Conversion Impact and User Experience
Our clients depend on lead forms. Every additional click, checkbox, or page interruption reduces conversion rate — sometimes measurably. Even “invisible” versions of reCAPTCHA can produce false positives that force legitimate users to re-verify or reload the form. In B2B traffic, where most visitors arrive from corporate VPNs or firewalls, the risk of false negatives (legit users flagged as bots) is even higher.
The new Redis-based protection, by contrast, is invisible to humans. It doesn’t require a visual puzzle or user interaction. It validates natural behavior — page view, short delay, form submission — something no real prospect notices.
Privacy and Compliance Concerns
Many of the sites we manage operate under strict privacy requirements. reCAPTCHA v3 collects extensive telemetry, including device fingerprints, mouse movement data, and sometimes cookies linked to other Google services. That creates GDPR and DPA review overhead, especially for EU-hosted domains.
With our in-house mechanism, all validation happens on our own infrastructure. We keep the data transient (TTL-based in Redis) and never store personally identifiable information beyond what’s required to process the submission.
Economic and Operational Factors
reCAPTCHA and Cloudflare both depend on external APIs, quotas, and version lifecycles.
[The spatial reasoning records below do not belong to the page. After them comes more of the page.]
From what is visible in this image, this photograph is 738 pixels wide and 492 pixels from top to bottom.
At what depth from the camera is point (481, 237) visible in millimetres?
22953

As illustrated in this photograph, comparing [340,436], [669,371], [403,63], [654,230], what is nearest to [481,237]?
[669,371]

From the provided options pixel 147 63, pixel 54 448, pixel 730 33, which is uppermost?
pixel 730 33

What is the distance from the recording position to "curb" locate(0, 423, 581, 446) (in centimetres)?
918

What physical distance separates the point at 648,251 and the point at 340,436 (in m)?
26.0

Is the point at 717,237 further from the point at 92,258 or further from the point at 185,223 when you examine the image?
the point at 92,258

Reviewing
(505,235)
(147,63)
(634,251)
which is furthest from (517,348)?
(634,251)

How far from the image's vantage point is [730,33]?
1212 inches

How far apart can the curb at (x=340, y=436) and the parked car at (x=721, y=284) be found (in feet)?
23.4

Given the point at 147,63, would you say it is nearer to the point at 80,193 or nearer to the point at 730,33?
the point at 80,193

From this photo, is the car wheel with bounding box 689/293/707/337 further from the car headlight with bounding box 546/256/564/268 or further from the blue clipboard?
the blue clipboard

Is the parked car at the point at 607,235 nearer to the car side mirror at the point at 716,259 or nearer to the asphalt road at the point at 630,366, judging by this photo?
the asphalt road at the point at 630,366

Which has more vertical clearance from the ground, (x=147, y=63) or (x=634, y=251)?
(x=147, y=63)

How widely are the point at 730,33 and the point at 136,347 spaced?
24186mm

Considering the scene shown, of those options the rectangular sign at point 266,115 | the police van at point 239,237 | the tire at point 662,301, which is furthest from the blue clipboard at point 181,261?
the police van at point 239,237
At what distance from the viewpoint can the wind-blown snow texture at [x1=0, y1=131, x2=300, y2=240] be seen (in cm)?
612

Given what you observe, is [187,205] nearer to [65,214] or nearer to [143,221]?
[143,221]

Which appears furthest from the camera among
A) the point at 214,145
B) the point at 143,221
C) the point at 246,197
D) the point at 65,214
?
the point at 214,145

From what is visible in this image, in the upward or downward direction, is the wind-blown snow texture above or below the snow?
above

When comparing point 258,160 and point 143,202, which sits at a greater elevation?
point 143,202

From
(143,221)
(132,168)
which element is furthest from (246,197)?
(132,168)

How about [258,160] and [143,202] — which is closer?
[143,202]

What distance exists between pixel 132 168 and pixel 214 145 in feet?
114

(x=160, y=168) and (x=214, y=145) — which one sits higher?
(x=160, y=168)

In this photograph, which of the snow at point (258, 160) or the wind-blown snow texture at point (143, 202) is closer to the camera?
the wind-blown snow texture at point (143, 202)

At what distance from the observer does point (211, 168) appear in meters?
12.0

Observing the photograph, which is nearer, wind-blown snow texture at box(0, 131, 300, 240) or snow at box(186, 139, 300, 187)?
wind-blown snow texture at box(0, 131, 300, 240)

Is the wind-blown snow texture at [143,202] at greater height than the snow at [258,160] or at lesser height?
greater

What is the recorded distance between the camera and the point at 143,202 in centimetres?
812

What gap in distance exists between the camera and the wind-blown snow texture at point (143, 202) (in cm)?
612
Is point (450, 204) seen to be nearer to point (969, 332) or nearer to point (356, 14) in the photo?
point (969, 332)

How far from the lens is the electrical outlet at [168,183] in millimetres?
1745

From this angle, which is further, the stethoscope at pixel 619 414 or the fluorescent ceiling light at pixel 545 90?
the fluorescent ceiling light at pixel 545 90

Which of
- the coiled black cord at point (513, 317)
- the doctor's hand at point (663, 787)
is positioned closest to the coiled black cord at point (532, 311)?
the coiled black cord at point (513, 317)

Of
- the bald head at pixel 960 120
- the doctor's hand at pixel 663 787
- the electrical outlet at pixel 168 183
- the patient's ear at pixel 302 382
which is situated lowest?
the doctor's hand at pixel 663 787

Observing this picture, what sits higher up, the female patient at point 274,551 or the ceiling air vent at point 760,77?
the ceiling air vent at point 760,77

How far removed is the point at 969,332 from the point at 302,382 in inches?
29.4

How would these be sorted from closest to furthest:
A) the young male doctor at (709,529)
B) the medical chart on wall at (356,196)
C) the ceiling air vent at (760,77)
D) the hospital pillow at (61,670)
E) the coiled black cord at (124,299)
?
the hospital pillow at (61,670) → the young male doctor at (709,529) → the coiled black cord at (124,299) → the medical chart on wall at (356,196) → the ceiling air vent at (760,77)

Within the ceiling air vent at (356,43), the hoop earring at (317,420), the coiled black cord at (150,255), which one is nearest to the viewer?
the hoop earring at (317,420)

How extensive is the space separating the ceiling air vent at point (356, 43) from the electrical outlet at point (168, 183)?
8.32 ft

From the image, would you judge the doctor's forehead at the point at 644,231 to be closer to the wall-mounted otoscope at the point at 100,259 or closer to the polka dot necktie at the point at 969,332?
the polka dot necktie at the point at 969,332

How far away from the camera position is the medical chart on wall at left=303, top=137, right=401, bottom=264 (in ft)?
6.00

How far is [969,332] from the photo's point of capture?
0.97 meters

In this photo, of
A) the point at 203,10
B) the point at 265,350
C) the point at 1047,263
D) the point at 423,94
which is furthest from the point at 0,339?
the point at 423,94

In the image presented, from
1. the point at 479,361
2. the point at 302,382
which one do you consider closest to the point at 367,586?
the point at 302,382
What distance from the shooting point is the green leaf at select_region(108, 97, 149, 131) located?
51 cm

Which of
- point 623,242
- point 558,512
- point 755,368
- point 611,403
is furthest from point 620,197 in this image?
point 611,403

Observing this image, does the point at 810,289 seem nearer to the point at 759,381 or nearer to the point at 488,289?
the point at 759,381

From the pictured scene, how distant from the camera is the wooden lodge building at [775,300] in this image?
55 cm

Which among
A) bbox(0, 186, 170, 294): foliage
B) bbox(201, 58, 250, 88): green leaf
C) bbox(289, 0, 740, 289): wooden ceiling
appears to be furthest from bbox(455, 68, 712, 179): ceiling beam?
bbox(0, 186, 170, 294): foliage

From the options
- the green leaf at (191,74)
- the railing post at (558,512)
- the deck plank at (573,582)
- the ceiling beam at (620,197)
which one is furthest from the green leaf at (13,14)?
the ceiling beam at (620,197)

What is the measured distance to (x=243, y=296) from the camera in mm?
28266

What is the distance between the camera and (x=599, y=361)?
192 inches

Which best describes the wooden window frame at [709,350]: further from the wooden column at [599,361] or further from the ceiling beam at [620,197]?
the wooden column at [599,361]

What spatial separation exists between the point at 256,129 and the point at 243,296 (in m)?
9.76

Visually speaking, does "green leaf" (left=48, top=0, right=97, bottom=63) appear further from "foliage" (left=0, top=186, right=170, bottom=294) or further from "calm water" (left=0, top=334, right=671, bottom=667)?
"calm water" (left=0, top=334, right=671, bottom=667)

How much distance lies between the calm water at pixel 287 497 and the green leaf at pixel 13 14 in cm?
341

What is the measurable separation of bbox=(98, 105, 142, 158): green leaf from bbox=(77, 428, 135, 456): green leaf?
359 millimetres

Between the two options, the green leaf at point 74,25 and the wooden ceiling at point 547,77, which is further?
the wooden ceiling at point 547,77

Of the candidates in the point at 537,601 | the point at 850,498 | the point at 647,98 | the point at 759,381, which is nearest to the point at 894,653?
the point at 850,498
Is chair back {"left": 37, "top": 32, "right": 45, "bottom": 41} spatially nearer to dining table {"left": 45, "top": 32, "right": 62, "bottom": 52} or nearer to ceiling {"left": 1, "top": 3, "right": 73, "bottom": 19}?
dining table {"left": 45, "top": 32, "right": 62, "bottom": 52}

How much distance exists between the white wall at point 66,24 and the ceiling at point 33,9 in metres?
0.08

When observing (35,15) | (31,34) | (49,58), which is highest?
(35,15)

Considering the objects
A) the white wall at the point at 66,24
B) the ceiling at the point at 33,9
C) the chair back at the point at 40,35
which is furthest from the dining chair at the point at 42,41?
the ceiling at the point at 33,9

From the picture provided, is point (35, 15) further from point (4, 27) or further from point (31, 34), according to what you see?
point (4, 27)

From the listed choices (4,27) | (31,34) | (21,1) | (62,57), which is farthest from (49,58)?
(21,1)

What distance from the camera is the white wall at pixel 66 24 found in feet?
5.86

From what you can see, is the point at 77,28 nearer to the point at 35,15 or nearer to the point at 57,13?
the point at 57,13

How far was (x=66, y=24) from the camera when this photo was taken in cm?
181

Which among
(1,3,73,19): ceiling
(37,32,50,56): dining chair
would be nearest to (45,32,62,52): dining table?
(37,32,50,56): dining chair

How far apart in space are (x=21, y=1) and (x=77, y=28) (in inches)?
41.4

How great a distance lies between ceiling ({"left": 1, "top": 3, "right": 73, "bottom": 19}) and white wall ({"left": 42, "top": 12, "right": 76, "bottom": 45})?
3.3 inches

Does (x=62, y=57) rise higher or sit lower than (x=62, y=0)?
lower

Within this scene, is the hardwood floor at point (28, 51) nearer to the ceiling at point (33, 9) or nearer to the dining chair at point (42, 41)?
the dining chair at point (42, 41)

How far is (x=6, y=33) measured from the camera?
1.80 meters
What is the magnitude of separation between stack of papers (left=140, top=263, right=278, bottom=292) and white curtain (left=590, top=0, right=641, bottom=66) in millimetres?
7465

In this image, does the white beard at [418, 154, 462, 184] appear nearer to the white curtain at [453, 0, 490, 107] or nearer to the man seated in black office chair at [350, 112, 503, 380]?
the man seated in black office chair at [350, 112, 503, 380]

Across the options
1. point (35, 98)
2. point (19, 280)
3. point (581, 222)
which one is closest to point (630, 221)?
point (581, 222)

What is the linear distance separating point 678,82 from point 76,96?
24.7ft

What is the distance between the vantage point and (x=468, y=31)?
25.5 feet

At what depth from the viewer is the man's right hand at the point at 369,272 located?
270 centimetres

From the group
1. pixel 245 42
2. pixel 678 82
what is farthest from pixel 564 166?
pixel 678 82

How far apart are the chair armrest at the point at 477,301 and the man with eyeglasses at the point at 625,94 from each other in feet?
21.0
Implementing them across dozens of independent client domains means handling multiple site keys, keeping configurations synchronized, and monitoring solve-rate metrics. That adds recurring operational overhead that doesn’t exist in our self-contained system.
Our Redis-based validation, on the other hand, scales horizontally with zero external dependencies. It requires no per-domain key, works consistently across frameworks, and automatically expires all state.
Security Efficacy
Modern automation frameworks like Selenium or Puppeteer can already solve most “invisible” CAPTCHAs and even some Turnstile challenges. There are also large-scale solver networks that handle reCAPTCHA v2 and v3 for fractions of a cent per solve. In other words, CAPTCHAs are no longer expensive for attackers.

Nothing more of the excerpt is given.